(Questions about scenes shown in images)
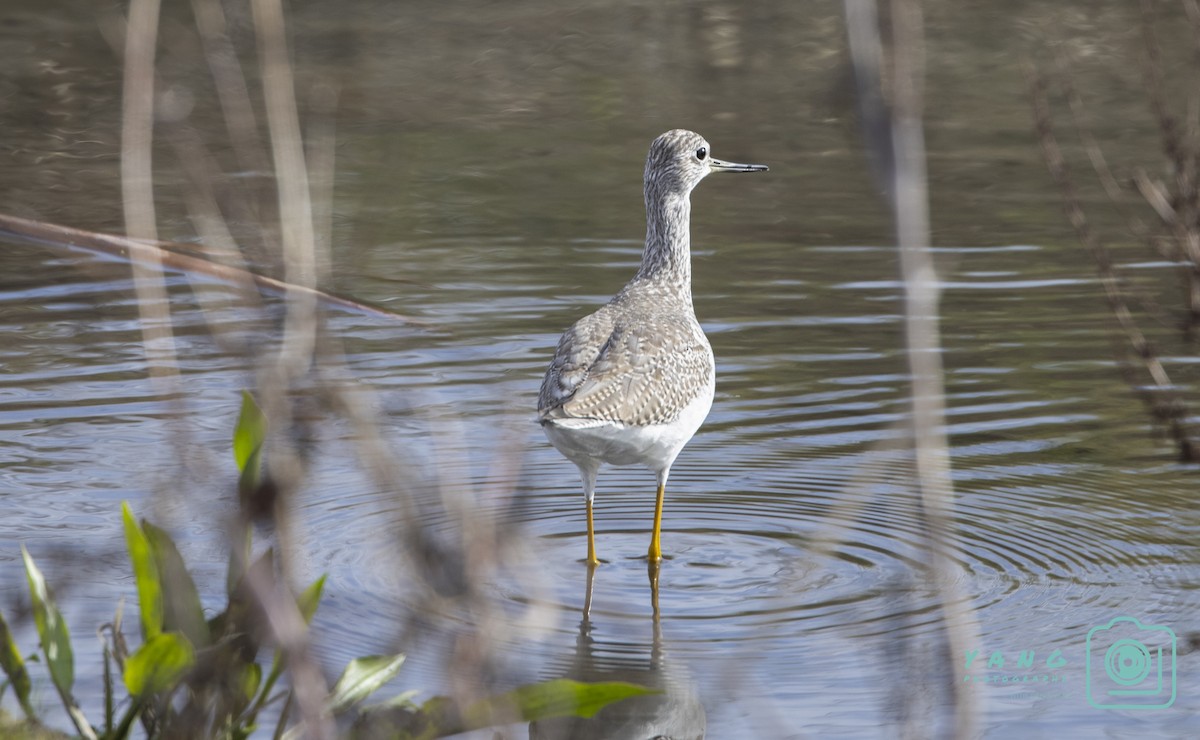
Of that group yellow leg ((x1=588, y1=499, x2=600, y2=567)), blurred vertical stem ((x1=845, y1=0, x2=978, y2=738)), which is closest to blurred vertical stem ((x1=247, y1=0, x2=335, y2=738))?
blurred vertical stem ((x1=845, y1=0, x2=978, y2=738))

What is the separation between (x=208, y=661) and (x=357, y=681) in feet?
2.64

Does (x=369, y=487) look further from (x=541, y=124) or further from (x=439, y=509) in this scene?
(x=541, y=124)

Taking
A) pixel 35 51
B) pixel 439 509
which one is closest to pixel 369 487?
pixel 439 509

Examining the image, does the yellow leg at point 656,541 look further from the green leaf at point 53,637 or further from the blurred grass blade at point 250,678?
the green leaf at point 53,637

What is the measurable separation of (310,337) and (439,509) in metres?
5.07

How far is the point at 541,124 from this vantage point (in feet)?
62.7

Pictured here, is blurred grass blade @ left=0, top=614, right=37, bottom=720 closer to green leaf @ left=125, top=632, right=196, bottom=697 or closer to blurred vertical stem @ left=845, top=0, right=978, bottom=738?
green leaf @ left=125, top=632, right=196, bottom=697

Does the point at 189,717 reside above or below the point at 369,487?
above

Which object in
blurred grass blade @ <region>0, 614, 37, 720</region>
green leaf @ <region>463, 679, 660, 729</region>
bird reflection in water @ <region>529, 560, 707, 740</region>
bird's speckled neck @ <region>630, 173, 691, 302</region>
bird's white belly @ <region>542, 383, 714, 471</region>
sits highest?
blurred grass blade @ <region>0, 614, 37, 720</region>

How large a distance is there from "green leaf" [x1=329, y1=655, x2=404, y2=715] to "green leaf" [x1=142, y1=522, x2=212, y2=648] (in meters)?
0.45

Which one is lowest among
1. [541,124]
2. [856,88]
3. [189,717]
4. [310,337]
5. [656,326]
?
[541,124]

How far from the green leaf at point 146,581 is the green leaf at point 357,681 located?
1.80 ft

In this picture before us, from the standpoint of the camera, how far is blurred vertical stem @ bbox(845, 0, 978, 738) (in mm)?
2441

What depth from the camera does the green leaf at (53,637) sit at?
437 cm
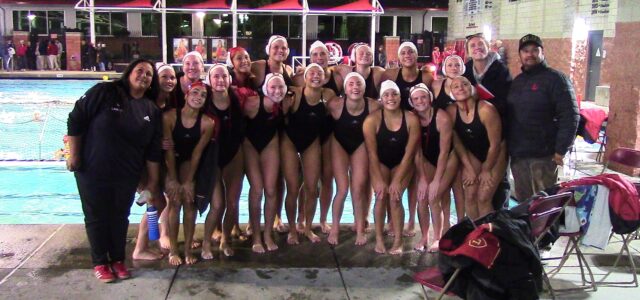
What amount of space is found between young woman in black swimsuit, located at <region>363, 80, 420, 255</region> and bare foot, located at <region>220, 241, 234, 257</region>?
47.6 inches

SHORT EXERCISE >> Retype every row above word for word, omitting the pictures.

EXERCISE RESPONSE >>
Of that group yellow leg ((x1=588, y1=499, x2=600, y2=567)), blurred vertical stem ((x1=845, y1=0, x2=978, y2=738)), which is closest to blurred vertical stem ((x1=247, y1=0, x2=335, y2=738))?
blurred vertical stem ((x1=845, y1=0, x2=978, y2=738))

What is the separation between (x=208, y=661) and (x=357, y=681) in feet?
2.64

Does (x=369, y=487) look further from (x=541, y=124) or further from (x=439, y=509) in this scene?
(x=541, y=124)

Taking
A) pixel 35 51
B) pixel 439 509
which one is closest to pixel 369 487?
pixel 439 509

Examining the image, does the yellow leg at point 656,541 look further from the green leaf at point 53,637 or further from the blurred grass blade at point 250,678?
the green leaf at point 53,637

What is the measurable separation of (310,337) and (439,509) in metres?
5.07

How far is the point at 541,124 from this vantage point (in feet)?
62.7

Pictured here, is blurred grass blade @ left=0, top=614, right=37, bottom=720 closer to green leaf @ left=125, top=632, right=196, bottom=697 or closer to blurred vertical stem @ left=845, top=0, right=978, bottom=738?
green leaf @ left=125, top=632, right=196, bottom=697

Does the point at 189,717 reside above or below the point at 369,487?
above

Which object in
blurred grass blade @ <region>0, 614, 37, 720</region>
green leaf @ <region>463, 679, 660, 729</region>
bird reflection in water @ <region>529, 560, 707, 740</region>
bird's speckled neck @ <region>630, 173, 691, 302</region>
bird's white belly @ <region>542, 383, 714, 471</region>
sits highest?
blurred grass blade @ <region>0, 614, 37, 720</region>

How large a distance is there from "green leaf" [x1=329, y1=655, x2=404, y2=715] to "green leaf" [x1=142, y1=522, x2=212, y2=648] (in meters)?
0.45

Which one is lowest among
1. [541,124]
2. [856,88]
3. [189,717]
4. [310,337]
5. [656,326]
?
[541,124]

How far from the green leaf at point 146,581 is the green leaf at point 357,681 located?
1.80 ft

In this picture before us, from the standpoint of the camera, how far is blurred vertical stem @ bbox(845, 0, 978, 738) (in mm)?
2441

What depth from the camera does the green leaf at (53,637) sit at?
437 cm
What amount of space is found between young woman in black swimsuit, located at <region>363, 80, 420, 255</region> and bare foot, located at <region>220, 241, 234, 257</region>?
47.6 inches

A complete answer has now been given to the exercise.